What to do
Omit all pictures. Reproduce exactly the lines from the first line of the records below through the line with "order: Artiodactyla".

Material shown
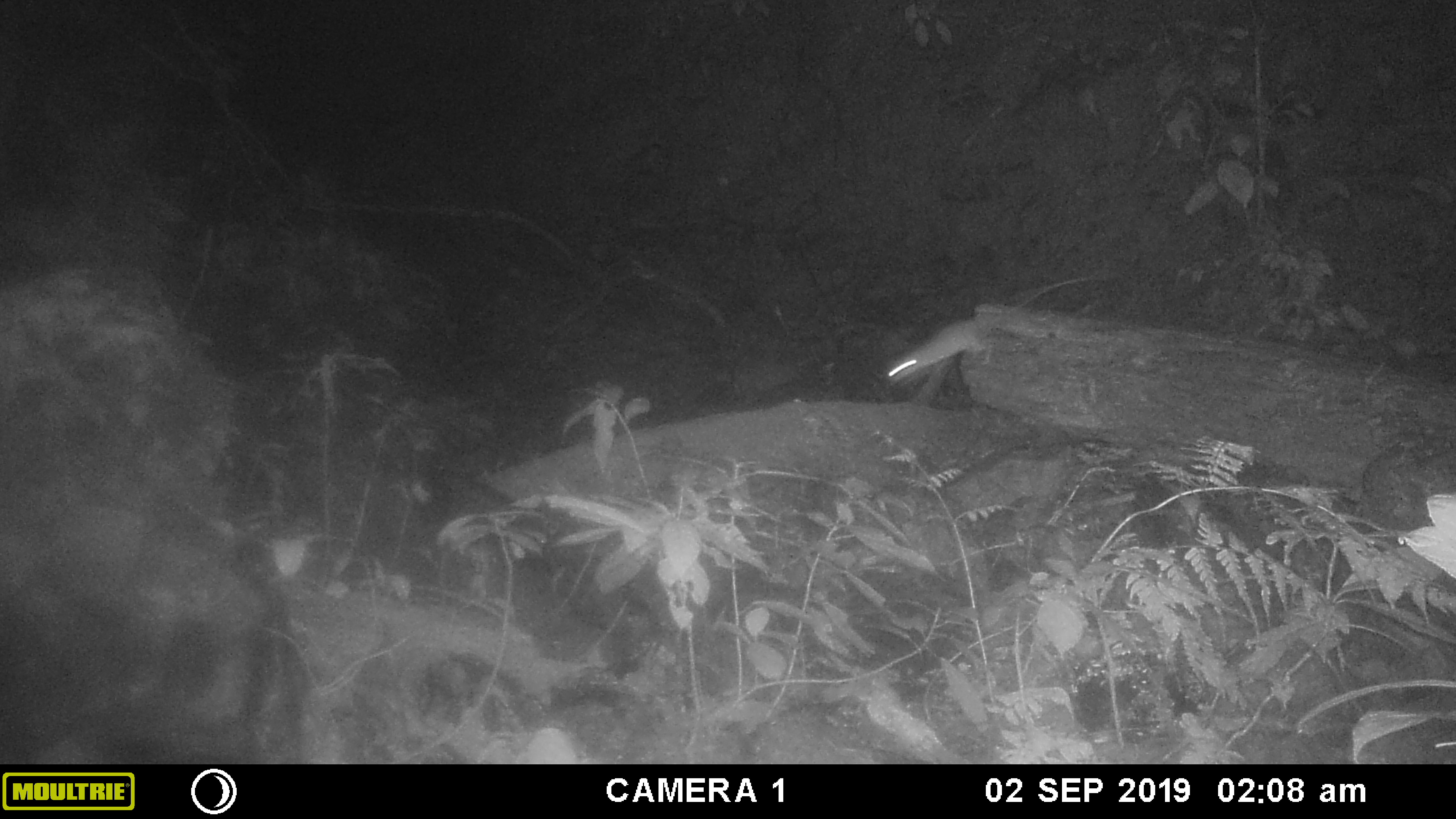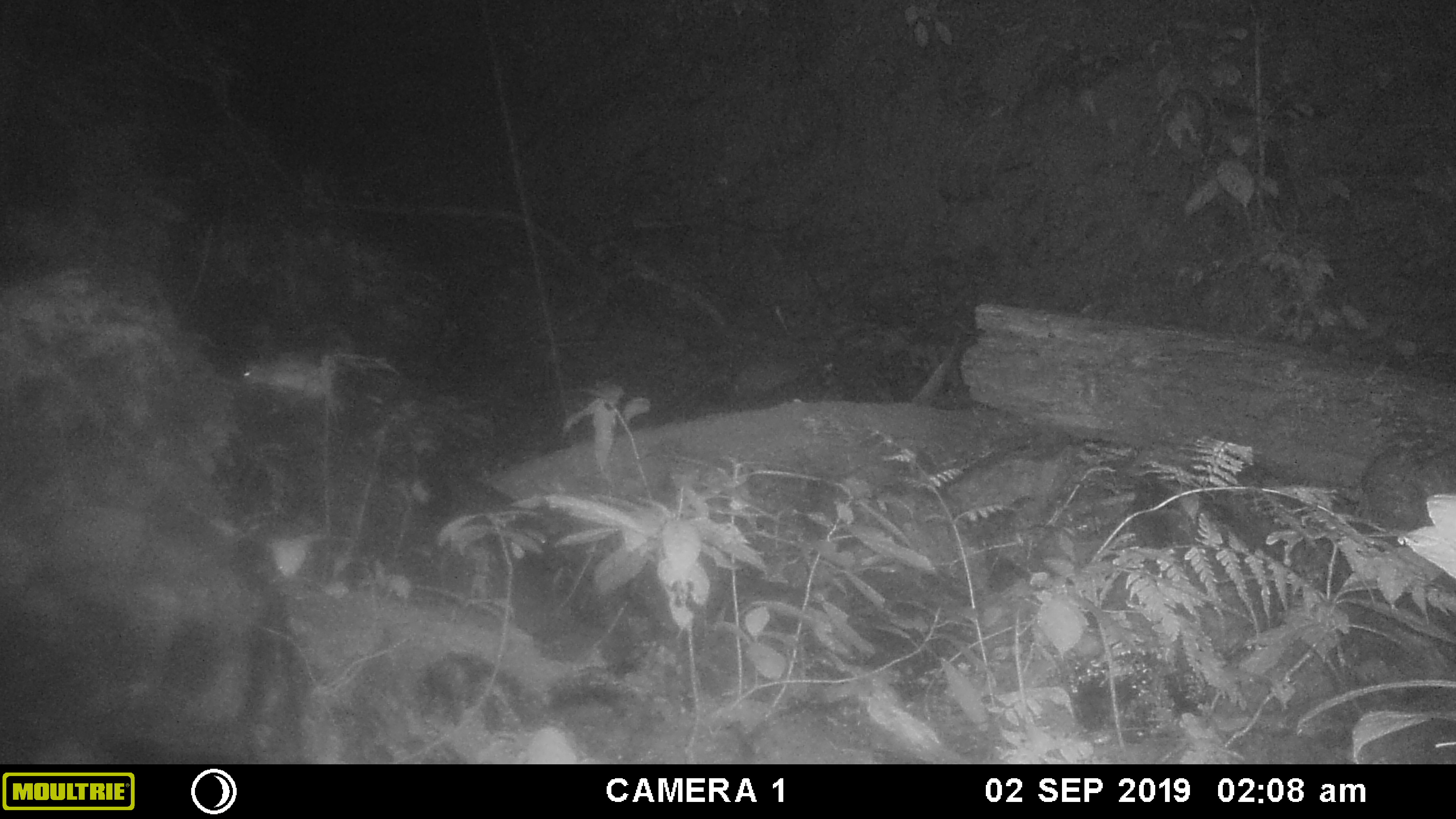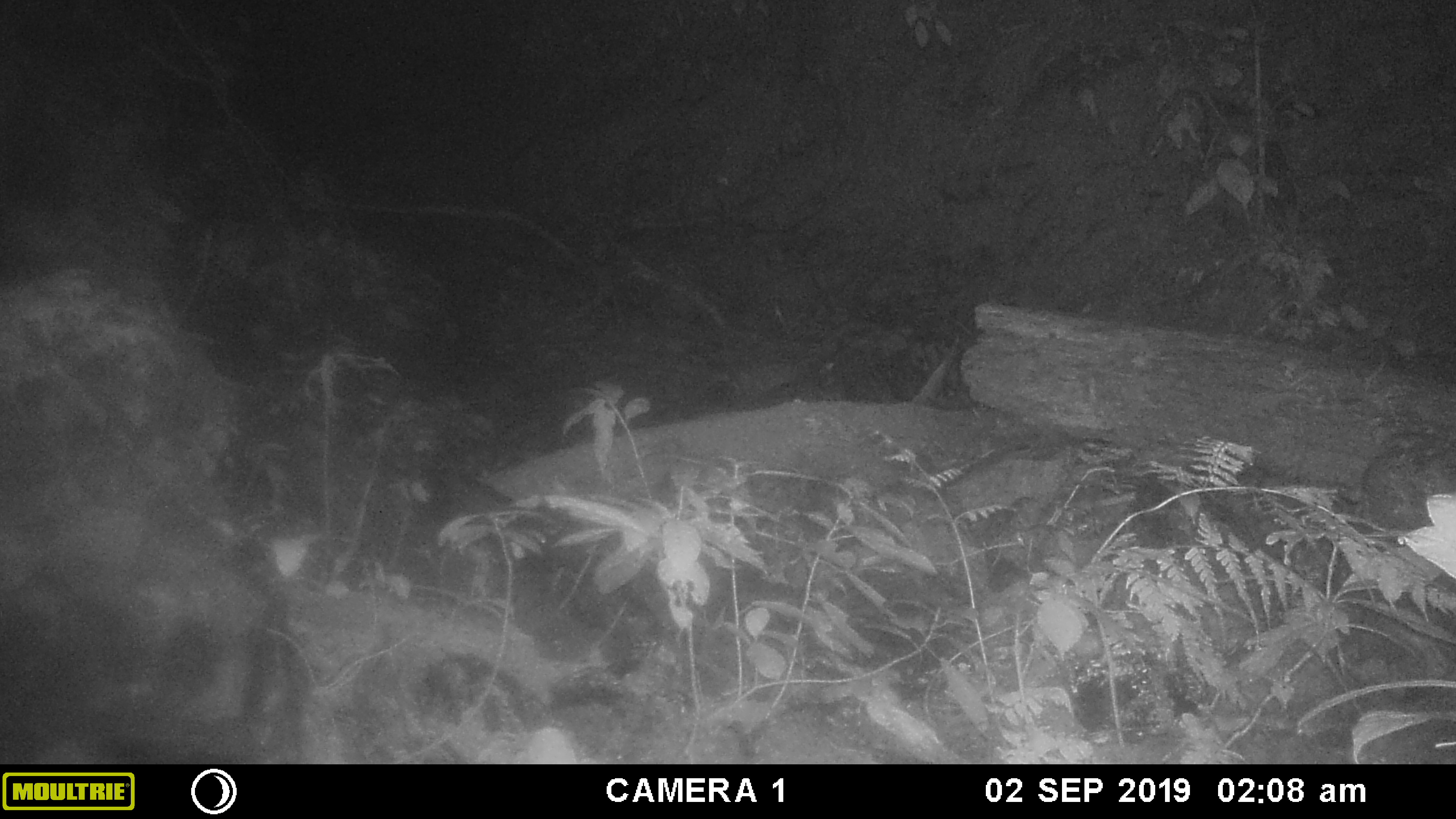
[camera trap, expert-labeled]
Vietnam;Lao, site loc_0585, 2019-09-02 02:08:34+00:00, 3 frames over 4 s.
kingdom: Animalia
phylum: Chordata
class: Mammalia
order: Rodentia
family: Muridae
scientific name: Muridae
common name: old-world mice and rats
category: unidentified murid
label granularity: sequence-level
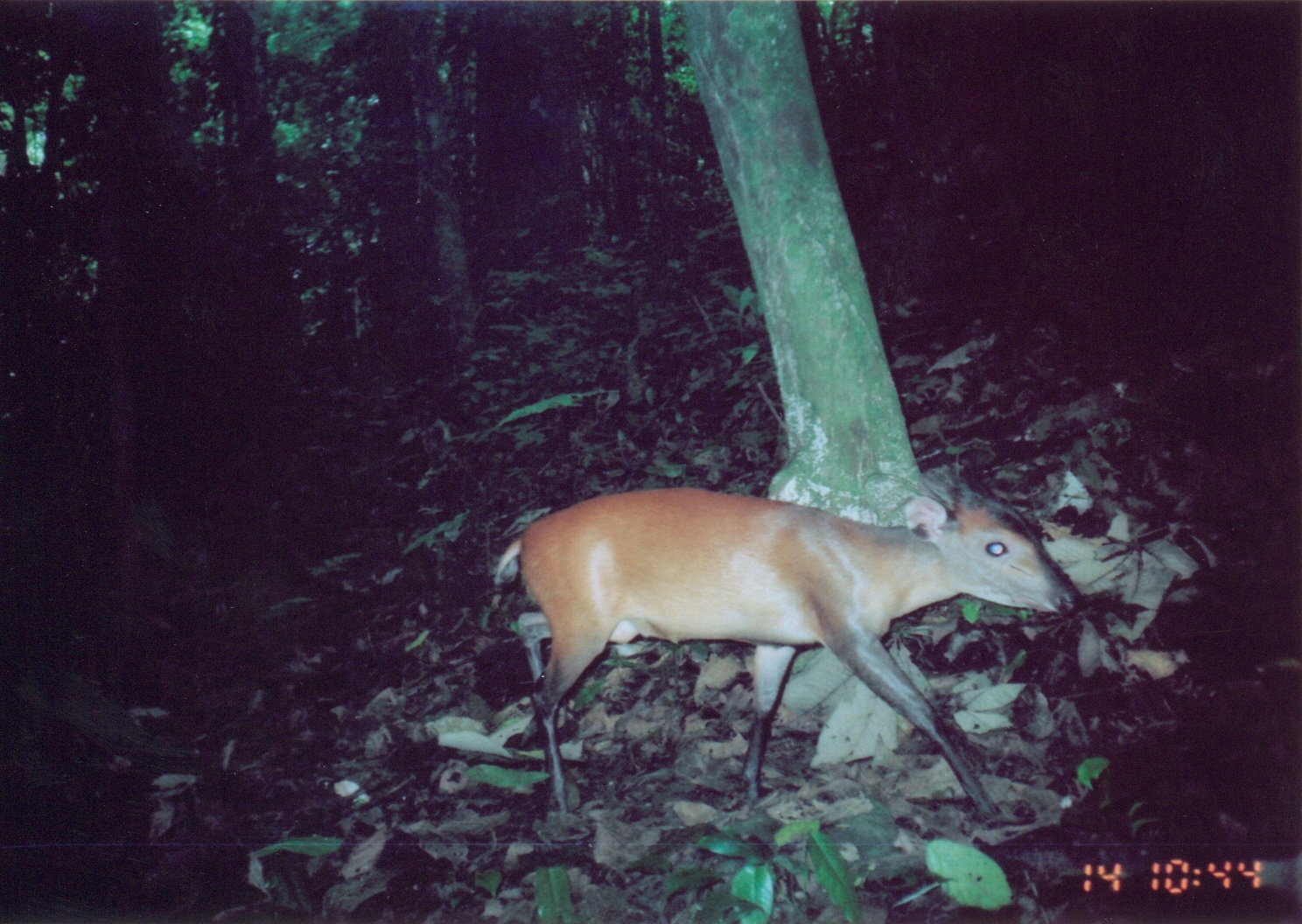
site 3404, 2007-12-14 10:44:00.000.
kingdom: Animalia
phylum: Chordata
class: Mammalia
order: Artiodactyla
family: Bovidae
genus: Cephalophus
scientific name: Cephalophus harveyi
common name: harvey's duiker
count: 1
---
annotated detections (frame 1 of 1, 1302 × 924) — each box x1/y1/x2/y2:
cephalophus harveyi: 492/484/1077/825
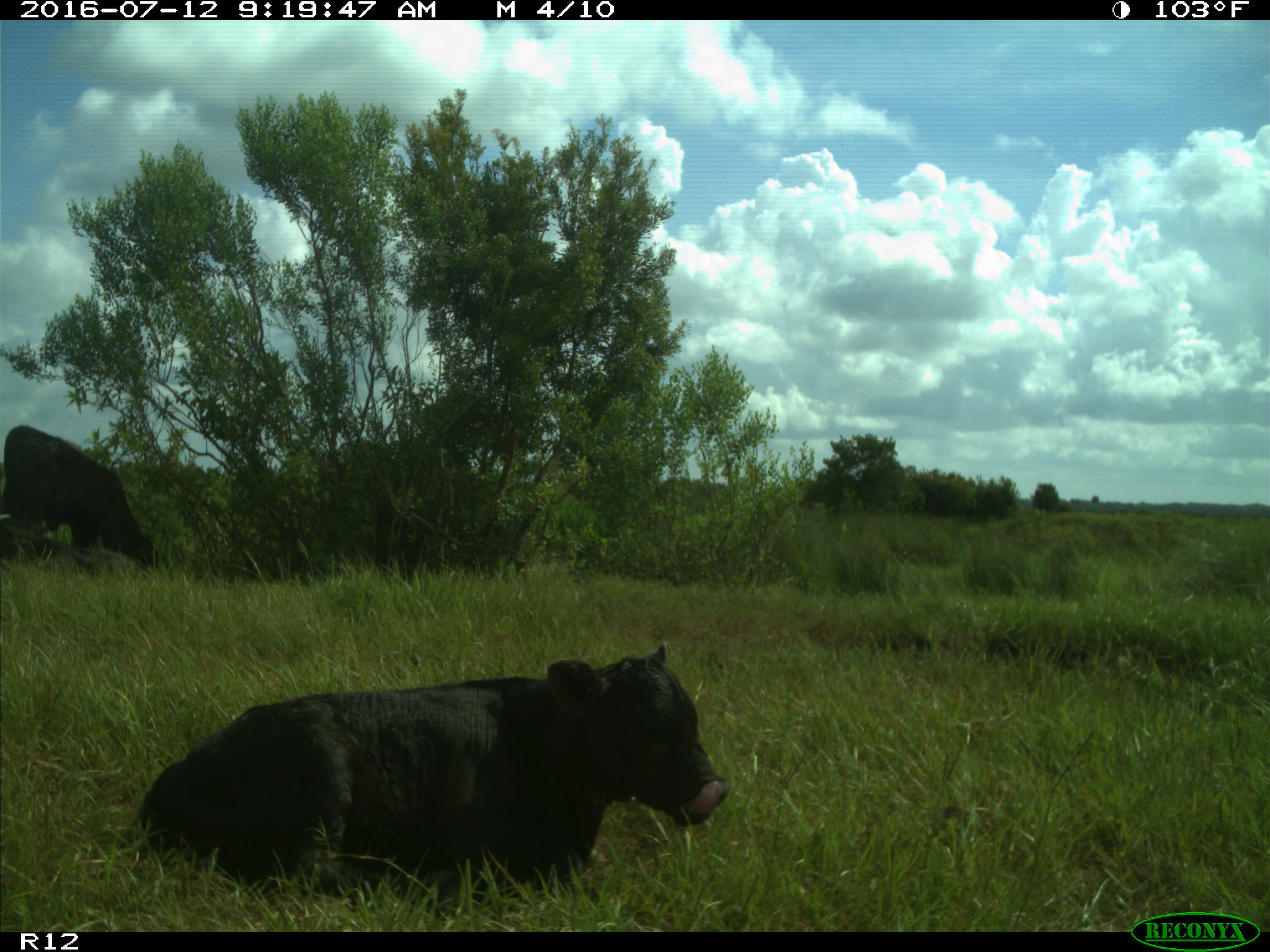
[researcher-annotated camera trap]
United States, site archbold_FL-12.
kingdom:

Solution to the exercise
[camera trap, expert-labeled]
Vietnam;Lao, site loc_0585, 2019-09-02 02:08:34+00:00, 3 frames over 4 s.
kingdom: Animalia
phylum: Chordata
class: Mammalia
order: Rodentia
family: Muridae
scientific name: Muridae
common name: old-world mice and rats
category: unidentified murid
label granularity: sequence-level
site 3404, 2007-12-14 10:44:00.000.
kingdom: Animalia
phylum: Chordata
class: Mammalia
order: Artiodactyla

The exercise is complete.